I have several thousand links to pages on WayBack Machine on my blog.
-
I have several thousand links to pages on WayBack Machine on my blog.
Is it possible to download a specific page from archive.org in such a way that it is viewable offline? As in, a self-contained HTML file with all CSS, JS, and Images inlined?
How would one go about doing that?
I'd like to decentralise my outbound links to dead sources.
(I am very happy for you to mansplain how to do this. Or to wildly speculate.)
-
@Edent https://github.com/hartator/wayback-machine-downloader
I have used this once but not sure if it still works.
-
@Edent I'm pretty sure they used to offer ability to download the WARC files but struggling to find a working link with example.
-
@ldodds yeah, that's where I got stuck too!
-
vfig (aka leviathan_bound)replied to Terence Eden last edited by
@Edent i bookmarked this cli tool a couple days ago—havent had a chance to try it yet: https://mastodon.gamedev.place/@termin[email protected]/113313023810994984
-
Terence Edenreplied to vfig (aka leviathan_bound) last edited by
@vfig oh!
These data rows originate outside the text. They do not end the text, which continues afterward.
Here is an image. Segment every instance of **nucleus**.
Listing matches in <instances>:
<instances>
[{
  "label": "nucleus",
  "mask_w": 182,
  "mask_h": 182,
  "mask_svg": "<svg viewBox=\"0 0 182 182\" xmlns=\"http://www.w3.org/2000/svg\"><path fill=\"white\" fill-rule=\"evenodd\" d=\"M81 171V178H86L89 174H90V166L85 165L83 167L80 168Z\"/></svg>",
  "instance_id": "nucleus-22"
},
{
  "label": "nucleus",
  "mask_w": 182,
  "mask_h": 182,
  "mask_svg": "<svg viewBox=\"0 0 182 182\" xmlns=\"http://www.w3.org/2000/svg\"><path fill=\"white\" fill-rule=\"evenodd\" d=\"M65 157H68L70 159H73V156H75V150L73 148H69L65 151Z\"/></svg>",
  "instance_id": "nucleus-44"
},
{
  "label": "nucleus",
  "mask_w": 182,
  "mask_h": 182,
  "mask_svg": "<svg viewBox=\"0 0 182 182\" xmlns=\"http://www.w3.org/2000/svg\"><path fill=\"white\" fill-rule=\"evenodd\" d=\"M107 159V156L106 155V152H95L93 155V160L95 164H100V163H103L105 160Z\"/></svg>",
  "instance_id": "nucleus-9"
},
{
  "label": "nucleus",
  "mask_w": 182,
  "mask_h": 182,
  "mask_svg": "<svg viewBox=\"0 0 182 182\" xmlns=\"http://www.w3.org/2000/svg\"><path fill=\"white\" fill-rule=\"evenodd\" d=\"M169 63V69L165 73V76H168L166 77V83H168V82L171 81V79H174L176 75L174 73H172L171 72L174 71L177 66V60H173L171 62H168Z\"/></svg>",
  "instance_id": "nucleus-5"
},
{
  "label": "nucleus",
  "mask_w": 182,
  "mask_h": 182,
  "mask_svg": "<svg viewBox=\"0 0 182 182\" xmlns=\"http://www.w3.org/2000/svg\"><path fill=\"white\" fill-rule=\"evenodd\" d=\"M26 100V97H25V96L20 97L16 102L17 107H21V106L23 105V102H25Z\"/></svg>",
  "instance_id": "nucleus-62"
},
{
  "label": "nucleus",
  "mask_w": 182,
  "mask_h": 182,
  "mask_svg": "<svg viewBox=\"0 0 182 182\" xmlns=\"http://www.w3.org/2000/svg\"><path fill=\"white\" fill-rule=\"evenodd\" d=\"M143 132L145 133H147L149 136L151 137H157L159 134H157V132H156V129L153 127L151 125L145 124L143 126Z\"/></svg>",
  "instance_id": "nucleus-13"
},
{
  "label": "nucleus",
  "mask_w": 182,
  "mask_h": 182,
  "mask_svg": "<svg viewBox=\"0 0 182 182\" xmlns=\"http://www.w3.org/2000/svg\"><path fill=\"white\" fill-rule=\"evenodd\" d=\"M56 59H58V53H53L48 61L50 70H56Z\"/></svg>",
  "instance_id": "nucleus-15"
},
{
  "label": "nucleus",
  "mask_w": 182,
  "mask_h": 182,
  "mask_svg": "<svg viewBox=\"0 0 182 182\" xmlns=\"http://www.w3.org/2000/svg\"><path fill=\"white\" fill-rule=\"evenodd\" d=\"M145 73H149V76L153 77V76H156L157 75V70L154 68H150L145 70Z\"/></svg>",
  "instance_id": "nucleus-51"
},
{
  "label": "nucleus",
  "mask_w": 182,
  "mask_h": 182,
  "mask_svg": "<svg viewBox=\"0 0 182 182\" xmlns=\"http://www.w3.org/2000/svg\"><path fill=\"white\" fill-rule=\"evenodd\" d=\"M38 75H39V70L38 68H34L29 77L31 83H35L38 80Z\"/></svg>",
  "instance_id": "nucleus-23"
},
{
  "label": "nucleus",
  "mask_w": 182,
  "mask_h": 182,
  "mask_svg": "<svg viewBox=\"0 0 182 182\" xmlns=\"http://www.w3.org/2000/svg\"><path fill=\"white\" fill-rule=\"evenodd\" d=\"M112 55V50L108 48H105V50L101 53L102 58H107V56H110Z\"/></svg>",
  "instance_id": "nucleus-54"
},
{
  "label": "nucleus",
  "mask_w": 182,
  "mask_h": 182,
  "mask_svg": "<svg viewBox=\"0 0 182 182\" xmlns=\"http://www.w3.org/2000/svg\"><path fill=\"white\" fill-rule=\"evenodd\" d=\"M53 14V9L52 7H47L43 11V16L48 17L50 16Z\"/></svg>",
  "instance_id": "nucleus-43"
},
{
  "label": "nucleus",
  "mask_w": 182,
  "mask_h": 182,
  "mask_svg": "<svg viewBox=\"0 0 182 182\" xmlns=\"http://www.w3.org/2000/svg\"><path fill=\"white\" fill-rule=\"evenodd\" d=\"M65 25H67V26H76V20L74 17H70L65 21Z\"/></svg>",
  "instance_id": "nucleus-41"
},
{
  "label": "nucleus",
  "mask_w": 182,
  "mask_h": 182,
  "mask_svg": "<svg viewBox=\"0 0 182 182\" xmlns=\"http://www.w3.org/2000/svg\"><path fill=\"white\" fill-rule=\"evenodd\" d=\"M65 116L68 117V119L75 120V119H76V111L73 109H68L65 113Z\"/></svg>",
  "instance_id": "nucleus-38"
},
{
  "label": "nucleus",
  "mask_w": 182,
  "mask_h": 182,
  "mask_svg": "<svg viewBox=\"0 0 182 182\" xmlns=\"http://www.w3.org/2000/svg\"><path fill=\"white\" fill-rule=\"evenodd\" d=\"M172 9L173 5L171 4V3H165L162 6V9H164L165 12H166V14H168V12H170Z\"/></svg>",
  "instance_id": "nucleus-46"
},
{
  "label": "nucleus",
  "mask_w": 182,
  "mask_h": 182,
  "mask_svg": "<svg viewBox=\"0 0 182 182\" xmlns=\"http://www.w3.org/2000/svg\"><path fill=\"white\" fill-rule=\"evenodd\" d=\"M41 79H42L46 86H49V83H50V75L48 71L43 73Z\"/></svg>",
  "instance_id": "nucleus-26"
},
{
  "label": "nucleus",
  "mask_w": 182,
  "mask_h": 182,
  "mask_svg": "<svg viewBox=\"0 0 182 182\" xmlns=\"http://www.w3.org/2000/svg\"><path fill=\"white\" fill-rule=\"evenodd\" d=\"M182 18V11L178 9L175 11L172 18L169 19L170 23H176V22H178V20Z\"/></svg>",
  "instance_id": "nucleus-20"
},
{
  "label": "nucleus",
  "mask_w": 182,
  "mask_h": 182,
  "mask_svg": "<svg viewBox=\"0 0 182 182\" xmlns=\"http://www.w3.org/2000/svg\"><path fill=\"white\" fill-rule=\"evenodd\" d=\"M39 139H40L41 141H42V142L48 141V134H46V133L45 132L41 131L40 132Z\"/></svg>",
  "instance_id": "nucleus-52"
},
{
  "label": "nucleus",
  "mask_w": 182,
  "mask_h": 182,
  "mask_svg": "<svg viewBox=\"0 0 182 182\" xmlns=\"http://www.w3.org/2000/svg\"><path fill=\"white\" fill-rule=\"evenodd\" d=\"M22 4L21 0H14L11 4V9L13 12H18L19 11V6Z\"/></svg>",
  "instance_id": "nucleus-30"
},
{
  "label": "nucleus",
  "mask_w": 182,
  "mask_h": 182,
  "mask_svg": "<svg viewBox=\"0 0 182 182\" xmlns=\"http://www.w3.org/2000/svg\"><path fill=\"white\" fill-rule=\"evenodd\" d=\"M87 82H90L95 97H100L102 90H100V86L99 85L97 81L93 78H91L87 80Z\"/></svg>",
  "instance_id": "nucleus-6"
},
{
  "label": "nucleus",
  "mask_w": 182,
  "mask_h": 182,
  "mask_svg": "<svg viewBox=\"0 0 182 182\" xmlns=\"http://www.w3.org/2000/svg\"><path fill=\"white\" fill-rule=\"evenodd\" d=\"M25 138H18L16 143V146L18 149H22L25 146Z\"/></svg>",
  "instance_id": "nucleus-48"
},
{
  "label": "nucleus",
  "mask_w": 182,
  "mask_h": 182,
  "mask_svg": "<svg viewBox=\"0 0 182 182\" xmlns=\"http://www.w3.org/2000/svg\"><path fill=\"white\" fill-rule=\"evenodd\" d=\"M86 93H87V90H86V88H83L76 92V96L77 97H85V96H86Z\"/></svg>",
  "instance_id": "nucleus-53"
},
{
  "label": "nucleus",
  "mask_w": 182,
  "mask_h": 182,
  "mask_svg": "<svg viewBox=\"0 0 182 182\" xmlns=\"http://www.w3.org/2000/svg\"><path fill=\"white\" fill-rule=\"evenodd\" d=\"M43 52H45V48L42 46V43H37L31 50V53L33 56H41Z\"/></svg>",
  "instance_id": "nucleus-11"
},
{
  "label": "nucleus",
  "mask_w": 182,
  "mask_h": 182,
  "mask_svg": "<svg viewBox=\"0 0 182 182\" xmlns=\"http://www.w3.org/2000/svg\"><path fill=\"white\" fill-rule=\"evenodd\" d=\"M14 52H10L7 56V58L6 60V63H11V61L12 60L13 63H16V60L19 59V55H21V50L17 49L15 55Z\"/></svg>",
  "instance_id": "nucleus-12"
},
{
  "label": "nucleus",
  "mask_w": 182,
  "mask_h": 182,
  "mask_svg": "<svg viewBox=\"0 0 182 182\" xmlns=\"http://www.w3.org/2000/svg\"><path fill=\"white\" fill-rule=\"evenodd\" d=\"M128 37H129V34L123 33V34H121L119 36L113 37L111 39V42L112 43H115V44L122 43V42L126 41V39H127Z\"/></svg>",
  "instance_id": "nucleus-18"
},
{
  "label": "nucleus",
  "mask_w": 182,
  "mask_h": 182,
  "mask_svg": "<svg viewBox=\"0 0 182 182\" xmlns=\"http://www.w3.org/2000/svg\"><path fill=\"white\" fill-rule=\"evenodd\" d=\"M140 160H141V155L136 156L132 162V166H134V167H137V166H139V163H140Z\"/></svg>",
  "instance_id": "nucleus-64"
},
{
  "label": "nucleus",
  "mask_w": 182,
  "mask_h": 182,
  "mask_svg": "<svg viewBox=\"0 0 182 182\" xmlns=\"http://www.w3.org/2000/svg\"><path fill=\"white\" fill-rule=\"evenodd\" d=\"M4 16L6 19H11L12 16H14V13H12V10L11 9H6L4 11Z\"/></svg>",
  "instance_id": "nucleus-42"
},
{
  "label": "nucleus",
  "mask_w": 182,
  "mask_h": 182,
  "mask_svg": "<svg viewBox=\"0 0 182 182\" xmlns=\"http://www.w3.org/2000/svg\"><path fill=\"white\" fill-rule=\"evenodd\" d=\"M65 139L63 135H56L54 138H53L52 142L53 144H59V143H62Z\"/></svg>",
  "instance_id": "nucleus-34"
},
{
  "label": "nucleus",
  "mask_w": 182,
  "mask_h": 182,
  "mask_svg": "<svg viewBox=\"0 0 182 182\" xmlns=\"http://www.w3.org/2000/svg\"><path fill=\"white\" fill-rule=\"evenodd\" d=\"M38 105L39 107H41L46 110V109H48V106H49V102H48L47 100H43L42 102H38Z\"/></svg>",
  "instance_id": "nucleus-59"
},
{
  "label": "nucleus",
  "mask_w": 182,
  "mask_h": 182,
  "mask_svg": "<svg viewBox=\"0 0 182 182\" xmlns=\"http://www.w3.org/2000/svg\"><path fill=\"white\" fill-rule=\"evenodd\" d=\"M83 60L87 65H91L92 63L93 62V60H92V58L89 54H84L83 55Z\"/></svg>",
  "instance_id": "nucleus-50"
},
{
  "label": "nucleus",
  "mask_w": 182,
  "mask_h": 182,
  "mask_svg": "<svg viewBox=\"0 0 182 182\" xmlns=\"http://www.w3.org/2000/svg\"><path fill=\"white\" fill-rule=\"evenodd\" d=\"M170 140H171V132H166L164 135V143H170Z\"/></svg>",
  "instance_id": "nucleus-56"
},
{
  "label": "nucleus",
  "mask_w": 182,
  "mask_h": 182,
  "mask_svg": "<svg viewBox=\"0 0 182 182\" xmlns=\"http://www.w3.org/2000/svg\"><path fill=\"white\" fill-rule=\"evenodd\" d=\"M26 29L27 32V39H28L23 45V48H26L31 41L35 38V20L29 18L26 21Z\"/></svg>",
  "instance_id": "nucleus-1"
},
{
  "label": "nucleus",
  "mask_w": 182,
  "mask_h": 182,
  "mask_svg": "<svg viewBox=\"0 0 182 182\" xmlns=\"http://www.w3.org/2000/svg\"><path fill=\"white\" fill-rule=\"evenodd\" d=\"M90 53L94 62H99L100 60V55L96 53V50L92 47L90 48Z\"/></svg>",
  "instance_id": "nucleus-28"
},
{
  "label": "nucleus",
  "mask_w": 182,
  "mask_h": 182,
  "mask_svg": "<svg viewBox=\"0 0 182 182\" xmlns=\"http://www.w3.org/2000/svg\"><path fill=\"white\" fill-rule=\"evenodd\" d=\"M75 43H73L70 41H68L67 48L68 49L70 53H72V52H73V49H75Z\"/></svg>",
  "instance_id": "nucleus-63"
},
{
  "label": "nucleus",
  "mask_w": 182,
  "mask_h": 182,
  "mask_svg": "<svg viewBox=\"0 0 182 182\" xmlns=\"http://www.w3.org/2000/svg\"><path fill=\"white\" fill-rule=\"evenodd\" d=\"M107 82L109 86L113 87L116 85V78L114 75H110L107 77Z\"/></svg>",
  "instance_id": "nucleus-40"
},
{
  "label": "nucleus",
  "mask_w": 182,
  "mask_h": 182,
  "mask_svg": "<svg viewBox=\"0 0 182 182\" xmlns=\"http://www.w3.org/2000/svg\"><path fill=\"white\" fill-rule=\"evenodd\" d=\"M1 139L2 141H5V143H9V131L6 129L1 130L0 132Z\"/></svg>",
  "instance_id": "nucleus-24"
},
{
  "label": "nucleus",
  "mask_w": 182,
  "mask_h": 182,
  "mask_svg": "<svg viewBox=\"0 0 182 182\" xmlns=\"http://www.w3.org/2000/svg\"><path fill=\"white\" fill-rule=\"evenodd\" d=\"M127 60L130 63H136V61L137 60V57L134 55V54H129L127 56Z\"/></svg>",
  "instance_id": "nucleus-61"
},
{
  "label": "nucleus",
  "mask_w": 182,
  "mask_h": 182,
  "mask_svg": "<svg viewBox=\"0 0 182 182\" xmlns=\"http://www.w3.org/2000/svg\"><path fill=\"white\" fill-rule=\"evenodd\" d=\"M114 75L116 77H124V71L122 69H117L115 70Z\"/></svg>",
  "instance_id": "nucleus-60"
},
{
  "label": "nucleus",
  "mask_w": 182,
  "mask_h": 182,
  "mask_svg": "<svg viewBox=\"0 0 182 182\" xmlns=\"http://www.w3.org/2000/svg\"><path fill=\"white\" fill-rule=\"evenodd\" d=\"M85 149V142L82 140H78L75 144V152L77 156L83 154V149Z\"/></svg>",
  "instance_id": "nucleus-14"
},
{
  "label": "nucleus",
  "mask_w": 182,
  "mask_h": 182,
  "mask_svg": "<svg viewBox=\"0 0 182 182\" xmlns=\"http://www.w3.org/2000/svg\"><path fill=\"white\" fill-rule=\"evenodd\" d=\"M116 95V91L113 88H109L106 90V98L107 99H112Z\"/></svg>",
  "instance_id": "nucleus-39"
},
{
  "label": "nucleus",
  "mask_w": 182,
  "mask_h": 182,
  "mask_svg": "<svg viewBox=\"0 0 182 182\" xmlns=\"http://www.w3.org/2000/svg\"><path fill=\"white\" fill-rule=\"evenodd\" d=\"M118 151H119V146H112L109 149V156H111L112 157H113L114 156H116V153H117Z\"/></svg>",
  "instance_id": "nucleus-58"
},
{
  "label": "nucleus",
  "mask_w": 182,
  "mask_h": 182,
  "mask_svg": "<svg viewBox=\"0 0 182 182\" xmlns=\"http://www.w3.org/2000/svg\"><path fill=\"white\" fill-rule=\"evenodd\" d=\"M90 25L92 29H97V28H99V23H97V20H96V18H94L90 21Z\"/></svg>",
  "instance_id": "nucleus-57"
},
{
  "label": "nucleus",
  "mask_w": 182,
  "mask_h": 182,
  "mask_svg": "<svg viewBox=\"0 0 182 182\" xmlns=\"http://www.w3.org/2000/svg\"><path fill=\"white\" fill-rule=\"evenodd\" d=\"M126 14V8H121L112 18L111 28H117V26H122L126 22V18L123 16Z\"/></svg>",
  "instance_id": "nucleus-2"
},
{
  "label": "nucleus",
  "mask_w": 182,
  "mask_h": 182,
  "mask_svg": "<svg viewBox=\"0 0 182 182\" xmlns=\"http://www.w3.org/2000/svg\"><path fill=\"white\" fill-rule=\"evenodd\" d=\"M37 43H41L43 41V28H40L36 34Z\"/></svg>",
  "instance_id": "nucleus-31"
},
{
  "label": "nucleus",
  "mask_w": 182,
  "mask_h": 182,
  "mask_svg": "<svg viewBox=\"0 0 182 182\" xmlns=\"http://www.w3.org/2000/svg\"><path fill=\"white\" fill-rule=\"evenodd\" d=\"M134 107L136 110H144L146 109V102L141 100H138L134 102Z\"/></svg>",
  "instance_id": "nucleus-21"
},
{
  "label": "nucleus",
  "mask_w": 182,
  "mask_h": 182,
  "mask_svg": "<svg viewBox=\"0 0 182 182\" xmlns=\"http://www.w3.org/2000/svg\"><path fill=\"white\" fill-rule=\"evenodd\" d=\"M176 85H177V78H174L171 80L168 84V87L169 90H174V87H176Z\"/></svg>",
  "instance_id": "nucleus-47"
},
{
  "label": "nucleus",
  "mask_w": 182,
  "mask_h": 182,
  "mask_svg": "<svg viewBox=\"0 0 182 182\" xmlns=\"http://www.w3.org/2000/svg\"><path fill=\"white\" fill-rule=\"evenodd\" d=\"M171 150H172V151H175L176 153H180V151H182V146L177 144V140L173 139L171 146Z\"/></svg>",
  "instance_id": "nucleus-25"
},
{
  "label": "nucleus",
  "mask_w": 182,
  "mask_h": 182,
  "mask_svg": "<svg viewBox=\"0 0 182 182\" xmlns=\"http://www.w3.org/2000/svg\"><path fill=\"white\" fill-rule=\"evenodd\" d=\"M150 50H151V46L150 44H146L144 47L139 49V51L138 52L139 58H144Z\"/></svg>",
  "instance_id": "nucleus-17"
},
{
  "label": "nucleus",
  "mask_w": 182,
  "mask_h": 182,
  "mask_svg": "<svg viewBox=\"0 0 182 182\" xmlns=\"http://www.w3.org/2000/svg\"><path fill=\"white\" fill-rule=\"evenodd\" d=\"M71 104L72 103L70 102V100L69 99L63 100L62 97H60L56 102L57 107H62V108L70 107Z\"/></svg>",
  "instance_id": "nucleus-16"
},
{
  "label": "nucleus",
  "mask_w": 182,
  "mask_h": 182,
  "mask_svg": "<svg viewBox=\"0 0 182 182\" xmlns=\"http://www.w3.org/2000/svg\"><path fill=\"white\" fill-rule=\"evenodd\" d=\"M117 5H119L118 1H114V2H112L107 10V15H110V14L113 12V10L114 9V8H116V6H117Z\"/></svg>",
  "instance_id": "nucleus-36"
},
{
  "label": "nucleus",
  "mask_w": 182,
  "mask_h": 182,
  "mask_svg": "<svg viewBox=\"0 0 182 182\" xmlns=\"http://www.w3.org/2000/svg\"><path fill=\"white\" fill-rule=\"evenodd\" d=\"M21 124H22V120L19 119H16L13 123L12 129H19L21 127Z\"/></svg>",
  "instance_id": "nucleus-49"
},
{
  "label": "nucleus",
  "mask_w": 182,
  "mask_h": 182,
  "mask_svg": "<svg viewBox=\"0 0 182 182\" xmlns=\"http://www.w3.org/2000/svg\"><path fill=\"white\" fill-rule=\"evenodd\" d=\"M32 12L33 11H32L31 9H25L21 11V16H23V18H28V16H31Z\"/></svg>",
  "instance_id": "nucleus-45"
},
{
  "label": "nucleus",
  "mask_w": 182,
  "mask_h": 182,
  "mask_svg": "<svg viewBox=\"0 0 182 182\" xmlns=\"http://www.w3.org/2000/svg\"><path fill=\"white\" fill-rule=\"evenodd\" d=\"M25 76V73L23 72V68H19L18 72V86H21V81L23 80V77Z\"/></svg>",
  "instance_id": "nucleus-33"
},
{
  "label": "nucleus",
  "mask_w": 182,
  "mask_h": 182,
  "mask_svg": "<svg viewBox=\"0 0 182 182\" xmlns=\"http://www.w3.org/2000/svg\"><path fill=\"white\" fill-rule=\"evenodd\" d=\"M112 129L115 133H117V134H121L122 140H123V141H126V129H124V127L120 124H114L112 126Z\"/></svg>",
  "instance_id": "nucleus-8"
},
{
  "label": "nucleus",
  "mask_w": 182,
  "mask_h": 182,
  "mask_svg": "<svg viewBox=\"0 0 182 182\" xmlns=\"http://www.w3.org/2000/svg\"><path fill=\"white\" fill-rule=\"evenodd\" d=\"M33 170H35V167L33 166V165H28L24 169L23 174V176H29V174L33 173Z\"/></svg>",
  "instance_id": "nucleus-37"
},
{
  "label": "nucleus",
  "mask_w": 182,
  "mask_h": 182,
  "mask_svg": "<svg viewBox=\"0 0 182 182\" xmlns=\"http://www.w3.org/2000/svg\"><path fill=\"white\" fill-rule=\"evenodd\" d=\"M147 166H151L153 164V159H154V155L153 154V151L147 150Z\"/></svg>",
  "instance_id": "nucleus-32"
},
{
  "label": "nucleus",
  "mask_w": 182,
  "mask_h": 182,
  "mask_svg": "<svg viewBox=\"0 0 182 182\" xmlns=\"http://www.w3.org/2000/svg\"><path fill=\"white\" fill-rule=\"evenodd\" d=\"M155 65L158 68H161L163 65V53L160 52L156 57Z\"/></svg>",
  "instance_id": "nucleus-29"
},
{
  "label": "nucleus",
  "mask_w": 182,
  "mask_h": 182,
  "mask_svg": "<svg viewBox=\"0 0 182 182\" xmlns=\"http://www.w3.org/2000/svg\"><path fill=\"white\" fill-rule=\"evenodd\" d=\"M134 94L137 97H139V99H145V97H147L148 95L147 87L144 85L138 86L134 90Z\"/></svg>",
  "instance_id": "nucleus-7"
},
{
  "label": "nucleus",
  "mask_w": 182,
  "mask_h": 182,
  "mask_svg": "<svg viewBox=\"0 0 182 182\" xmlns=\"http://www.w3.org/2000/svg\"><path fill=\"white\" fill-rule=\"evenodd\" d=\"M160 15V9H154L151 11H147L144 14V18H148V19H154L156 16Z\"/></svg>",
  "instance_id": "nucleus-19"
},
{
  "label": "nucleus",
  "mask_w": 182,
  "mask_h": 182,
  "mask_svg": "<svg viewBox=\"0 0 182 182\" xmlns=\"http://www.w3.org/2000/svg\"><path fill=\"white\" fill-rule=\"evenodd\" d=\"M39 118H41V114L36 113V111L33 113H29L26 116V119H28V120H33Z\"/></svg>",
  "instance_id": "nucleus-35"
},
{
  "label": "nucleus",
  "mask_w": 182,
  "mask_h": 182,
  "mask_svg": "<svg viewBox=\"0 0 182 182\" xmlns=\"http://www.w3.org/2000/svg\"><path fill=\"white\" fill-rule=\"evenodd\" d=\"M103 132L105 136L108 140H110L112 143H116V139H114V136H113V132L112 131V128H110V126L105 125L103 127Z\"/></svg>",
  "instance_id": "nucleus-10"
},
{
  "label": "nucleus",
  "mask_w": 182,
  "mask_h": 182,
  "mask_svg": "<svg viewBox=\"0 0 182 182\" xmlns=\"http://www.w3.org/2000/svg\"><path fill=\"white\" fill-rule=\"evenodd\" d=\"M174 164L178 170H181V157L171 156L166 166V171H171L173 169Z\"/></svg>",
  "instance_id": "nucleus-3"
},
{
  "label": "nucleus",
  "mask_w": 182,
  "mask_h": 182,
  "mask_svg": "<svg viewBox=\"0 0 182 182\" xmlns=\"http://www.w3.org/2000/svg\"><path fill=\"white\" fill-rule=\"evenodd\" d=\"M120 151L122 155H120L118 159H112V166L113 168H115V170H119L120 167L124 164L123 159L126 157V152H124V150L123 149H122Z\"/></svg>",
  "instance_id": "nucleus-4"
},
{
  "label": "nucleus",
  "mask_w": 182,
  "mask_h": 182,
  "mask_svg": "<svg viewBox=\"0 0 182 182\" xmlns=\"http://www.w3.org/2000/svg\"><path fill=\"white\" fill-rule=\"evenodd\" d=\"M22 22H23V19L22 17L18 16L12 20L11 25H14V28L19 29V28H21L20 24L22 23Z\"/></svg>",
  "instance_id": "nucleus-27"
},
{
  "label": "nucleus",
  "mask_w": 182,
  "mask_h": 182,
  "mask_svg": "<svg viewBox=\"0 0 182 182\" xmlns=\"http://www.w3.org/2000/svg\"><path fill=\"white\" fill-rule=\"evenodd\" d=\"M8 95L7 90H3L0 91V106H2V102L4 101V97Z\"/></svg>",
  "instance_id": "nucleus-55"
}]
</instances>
That's nice. Ta
-
@Edent curious what you have in mind for this. Just looking at yourself locally, or hosting so your site is more resilient?
-
@danielittlewood probably sticking them on a subdirectory and linking to them?
Not sure yet. -
Thanks for all the brilliant suggestions.
A nasty scrap of MySQL to get all the archive.org links out of my blog.
A bit of grep and sed to clean them up.
Using https://github.com/gildas-lormeau/single-file-cli
I am now downloading about 600 URls which I can statically host somewhere.
Then it's just a case of replacing all the existing URls in my blog posts!
-
@Edent what's wrong with archive.org
-
@nickcolley it was down most of this week. They suffered a DDoS and cyber attack.